Updated: December 4, 2020 4:15:09 am
IF the statements of the Union Agriculture Minister Narendra Singh Tomar are any indication, the central government could amend three main provisions of the Trade in Agricultural Products and Trade (Promotion and Facilitation) Act. These provisions actually represent the heart of the most contested legislation passed in the last session of Parliament. Amendments to them can therefore amount to a virtual repeal of the law.
The first provision relates to Section 6, which exempts transactions carried out outside the physical facilities of APMC (agricultural products market committee) mandis from any “market fee or duty or levy” imposed by state governments. The agricultural unions claim that it leads to an uneven playing field between the APMC mandi and the private collection centers or markets created under the new law.
All rice and wheat purchases made through government regulated mandis in Punjab now attract a 3% APMC market rate and 3% rural development rate. In Haryana, the same taxes amount to 2% each. Since there will be no taxes “under any APMC state law or any other state law” on alternative markets (“commercial areas”), it can potentially lead to a diversion of trade in existing mandi.
After Thursday’s meeting with representatives of the agricultural unions, Tomar said the government would examine ways to achieve “samyata” (level playing field) between the two markets. Although he did not elaborate, a proposal that is apparently being discussed is to exempt the new commercial areas from the market fee (justifiable, since the transactions are outside the limits of APMC mandi), but not the rural development process . The latter, imposed by the state government instead of APMCs, can also be imposed in private collection centers and markets.

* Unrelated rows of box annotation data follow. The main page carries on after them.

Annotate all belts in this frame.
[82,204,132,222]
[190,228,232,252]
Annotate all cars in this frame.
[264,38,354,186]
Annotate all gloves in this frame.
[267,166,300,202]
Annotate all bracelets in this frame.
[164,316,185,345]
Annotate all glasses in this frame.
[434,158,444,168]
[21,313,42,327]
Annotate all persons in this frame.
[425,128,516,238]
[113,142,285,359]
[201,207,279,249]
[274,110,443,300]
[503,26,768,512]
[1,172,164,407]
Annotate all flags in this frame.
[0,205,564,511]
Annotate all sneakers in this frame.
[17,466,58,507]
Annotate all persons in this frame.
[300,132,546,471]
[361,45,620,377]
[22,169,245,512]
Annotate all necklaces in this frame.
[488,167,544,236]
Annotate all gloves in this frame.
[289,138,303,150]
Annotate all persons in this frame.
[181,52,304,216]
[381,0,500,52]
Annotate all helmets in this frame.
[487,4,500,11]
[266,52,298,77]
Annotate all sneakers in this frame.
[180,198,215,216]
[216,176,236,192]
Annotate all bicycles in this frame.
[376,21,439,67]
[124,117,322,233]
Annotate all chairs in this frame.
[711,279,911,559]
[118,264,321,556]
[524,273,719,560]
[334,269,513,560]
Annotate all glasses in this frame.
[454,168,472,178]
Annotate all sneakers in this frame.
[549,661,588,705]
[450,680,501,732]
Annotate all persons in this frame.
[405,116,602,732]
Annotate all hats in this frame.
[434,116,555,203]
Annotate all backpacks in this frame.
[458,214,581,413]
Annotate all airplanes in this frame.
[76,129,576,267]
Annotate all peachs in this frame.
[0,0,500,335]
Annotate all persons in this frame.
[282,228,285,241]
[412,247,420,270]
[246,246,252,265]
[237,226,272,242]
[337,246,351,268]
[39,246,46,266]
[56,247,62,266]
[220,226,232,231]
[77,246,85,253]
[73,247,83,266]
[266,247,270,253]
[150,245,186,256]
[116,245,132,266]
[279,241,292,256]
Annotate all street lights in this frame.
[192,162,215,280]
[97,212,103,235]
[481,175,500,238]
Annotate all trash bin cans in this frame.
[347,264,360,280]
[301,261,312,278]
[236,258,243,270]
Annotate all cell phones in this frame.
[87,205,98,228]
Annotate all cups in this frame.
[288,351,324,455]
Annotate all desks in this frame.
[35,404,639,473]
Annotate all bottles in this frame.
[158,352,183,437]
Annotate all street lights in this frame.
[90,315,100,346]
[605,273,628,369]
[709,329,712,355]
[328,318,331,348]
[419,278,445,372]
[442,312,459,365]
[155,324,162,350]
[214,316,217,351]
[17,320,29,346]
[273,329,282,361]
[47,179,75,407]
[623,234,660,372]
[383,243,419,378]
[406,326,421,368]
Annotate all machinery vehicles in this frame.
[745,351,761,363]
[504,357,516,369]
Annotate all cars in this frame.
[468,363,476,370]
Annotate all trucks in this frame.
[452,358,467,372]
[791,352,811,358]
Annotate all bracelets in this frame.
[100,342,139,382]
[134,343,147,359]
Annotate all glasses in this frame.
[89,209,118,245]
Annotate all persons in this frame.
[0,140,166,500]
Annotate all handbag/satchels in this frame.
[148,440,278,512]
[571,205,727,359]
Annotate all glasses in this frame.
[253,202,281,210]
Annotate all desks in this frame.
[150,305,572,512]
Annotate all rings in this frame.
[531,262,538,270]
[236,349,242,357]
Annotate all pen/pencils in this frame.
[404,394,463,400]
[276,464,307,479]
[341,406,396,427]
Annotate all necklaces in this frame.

The second amendment to the Law could be Section 15. According to it, disputes arising from transactions in alternative markets cannot be heard in ordinary civil courts. Instead, these are mandatorily forwarded to conciliation boards and appellate authorities designated by the local subdivision magistrates (SDM) and concerned district collectors. His orders would have the “force of the decree of a civil court”. Section 15 establishes that “no civil court shall have jurisdiction to hear a claim or proceeding with respect to any matter, the knowledge of which may be taken and eliminated” by these authorities.
The agricultural unions have interpreted the jurisdiction of the civil courts as a denial of justice. The SDMs and the district collectors are not independent like the ordinary courts. Being part of the government system, they are more likely to side with large corporate buyers, they argue.
“If farmers feel that they will not get justice from the SDMs and should be allowed to go directly to court, the government may consider this,” Tomar said.
A third amendment could be to Section 4, which requires any merchant who buys or sells in an alternative market to only have an income tax permanent account number (PAN) “or any other document that can be notified by the government. central”. Unions say this very limited requirement leaves room for operators who spend the night without paying farmers. This is different from APMC mandis licensed merchants, who cannot afford non-compliance. If farmers do not receive payment for their products, they can now turn to APMC authorities, who can cancel the licenses of these traders and even collect bank guarantees presented by them.
“We wanted to simplify the laws. But if farmers feel that anyone can easily get a PAN card today and there should be additional protection through merchant registration, the government can consider that too, ”Tomar said.